Nimbus Records bring us an exciting, newly-recorded collection of Sir Malcolm Arnold’s brass chamber music, compositions ranging from 1961 to 1987. It is entitled the "Complete Brass Chamber Music", which isn’t entirely accurate, considering that Conifer released "Music For Brass" years ago with the Grimethorpe Colliery Brass Band (recently re-issued on Decca 476 5348, UK only.), with many different pieces, most notably the "Fantasy for Brass, op. 114". This new release makes a nice companion to that highly recommended set.

The liner-notes make no mention of Sir Malcolm’s passing, so I can only assume that this disc was stuck in production when he died and has only been released recently.

The composer did know about these recordings and writes the following note in the booklet:

"In 1987 I wrote my Quintet for Brass No 2 for the Fine Arts Brass Ensemble. I am absolutely delighted therefore that this fine group of musicians have now recorded this piece, along with many of my other works for brass ensemble, for the Nimbus label. The artistry and commitment that this group bring to their performances is truly exceptional.

Sir Malcolm Arnold, - August 2006."

Fanfare for Louis was written for the legendary jazz trumpeter, Louis Armstrong, for Armstrong’s 70th birthday in 1970; he passed away one year later. Not surprisingly, there is a very jazzy feel to this piece. It is interesting to note that when Arnold attended the Royal College of Music, he dropped out after only two years stating ‘they didn’t teach you to play like Louis there’. It is interesting that he eventually became a classical and film composer, was trumpet section-leader of the London Philharmonic, and never opted to follow Armstrong’s steps into the jazz world.

The Brass Quintet No. 1 was previously recorded by Fine Arts Brass in the vinyl LP era, but has never been released on disc. It was written for the New York Brass Quintet, but the competition on disc is from the Philip Jones Brass Ensemble recorded for Decca in the 1970s. That recording is very good, but it is very nice to have this piece in a modern digital recording. The second movement is very dark and brings to mind some of Arnold’s later symphonies. The third movement returns to the upbeat nature of the first, with some very fun duelling trumpet melodies over the top of the lower brass.

The Nimbus producers have wisely interspersed Arnold’s fantasies between the larger pieces.
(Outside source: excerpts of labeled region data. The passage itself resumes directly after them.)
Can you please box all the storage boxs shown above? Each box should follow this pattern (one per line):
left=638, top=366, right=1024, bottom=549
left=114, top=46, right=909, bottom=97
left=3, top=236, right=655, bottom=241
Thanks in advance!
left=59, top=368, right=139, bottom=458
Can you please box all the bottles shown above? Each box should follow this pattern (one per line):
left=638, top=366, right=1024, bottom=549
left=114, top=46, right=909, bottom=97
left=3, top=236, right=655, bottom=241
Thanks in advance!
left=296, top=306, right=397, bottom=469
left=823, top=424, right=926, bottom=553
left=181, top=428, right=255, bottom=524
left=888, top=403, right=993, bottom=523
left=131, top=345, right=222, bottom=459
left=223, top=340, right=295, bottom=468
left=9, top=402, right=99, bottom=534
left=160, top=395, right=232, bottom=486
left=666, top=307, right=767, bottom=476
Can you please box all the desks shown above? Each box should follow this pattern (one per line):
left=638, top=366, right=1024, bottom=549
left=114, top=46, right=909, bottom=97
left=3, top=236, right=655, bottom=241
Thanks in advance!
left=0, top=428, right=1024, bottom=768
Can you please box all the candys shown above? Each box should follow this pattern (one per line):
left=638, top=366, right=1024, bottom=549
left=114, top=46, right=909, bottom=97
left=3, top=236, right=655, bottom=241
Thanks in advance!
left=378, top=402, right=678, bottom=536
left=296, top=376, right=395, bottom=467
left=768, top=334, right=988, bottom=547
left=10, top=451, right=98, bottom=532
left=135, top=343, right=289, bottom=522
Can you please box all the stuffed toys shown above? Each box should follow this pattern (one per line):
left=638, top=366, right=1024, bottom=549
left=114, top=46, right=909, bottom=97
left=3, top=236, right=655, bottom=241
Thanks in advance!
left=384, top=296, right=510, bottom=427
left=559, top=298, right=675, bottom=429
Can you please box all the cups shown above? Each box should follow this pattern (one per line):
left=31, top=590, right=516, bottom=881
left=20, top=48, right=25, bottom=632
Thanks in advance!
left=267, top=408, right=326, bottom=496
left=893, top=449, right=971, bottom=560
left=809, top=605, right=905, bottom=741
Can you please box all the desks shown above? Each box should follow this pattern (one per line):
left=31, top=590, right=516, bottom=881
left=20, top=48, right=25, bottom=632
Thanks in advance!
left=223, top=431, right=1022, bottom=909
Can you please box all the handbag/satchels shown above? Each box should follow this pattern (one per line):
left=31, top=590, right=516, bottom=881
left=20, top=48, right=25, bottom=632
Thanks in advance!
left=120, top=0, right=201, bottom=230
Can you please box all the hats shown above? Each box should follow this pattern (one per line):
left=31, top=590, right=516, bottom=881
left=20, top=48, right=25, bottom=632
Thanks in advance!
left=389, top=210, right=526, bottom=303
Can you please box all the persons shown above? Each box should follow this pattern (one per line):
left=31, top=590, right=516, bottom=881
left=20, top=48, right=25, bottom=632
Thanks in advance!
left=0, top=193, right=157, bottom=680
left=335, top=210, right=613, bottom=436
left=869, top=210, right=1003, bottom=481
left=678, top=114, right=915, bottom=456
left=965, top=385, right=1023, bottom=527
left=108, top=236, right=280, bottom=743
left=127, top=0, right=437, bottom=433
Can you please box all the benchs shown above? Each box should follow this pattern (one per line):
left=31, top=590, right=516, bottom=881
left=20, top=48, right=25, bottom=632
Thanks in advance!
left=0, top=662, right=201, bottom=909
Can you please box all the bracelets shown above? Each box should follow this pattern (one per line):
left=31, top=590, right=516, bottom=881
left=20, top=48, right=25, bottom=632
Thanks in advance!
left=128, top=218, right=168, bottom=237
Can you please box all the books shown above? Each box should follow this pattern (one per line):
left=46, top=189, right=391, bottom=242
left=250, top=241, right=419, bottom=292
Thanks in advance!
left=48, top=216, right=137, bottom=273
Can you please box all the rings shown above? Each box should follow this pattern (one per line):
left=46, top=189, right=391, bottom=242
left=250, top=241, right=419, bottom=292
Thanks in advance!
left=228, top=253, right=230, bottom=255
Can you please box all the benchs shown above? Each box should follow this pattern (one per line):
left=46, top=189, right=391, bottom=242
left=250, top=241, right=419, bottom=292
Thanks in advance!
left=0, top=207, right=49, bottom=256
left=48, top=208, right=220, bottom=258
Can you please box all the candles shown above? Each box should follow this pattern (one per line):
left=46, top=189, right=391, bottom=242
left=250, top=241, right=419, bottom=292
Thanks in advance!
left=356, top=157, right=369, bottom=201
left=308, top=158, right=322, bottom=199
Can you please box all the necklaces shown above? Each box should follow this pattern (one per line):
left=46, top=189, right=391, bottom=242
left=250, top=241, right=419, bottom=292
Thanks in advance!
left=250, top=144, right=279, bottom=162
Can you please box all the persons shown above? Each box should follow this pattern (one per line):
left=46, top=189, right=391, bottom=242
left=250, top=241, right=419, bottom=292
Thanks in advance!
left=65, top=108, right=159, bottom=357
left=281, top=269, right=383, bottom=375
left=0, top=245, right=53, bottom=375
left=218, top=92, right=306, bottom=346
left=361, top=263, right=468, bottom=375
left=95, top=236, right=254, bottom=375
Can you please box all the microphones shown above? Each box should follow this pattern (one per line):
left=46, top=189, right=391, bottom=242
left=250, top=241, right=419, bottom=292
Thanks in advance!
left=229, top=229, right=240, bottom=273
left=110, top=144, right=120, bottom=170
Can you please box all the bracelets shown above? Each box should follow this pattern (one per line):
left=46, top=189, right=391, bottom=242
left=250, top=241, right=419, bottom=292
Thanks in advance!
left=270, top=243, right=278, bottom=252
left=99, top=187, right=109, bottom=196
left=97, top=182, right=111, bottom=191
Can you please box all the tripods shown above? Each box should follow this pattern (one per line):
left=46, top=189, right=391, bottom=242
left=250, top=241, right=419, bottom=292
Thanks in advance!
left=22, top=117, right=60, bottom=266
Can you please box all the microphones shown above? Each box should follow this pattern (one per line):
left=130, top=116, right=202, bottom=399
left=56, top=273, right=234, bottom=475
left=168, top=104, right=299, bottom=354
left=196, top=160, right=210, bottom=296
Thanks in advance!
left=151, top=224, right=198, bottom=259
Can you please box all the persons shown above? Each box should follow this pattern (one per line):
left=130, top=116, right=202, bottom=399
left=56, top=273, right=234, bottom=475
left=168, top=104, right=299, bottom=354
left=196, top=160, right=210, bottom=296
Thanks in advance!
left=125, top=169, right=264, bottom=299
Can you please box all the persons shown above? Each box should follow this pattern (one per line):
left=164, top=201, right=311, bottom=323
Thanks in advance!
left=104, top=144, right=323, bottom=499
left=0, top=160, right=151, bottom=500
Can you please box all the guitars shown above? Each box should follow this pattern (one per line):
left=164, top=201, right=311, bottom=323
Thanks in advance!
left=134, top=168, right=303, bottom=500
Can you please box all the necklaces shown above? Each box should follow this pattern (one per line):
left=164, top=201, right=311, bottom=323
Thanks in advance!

Richard Sandland’s and Simon Lenton’s notes sum it up best: "Single-line music is often difficult to listen to, at the worst, one can feel like an intruder on private, practice time." Arnold wrote fantasies for every orchestral instrument there is, though this collection limits it to the four brass instruments. His woodwind fantasies can be found on one of Hyperion’s Chamber Music of Sir Malcolm Arnold, available on budget price Helios.

The Little Suites have been transcribed for brass quintet by trumpeter Simon Lenton. The first and second have been recorded elsewhere, but the Little Suite No. 3 has not. They are all nice, but tend to sound rather similar and perhaps would be preferred in their orchestral or wind band arrangements.

The most exciting piece for Arnold collectors would have to be the Brass Quintet No. 2. "Why write No. 1 again?" the composer said. It is only half the length of the former, though the second movement does sound a bit similar in form to that of the second movement from Quintet No. 1. The third movement brings to mind a bit of the composer’s Irish Dances.

The longest piece recorded here is Malcolm Arnold’s Symphony for Brass, also recorded on Decca by the PJBE for whom it was written. Like Quintet No. 1, the PJBE’s analogue recording is very good, but it is nice to get a brand new digital recording. The FAB has an increased trumpet and trombone section which gives the symphony "more punch" compared to the other pieces throughout this disc. The third movement is especially brooding. Composed during a time when the composer was depressed, this is about as far from the happy, upbeat nature of the Fanfare for Louis as one can get.

This disc is filled to the brim - at just under 80 minutes - with a wide range of genres of brass music and can be easily recommended to any fan of brass music.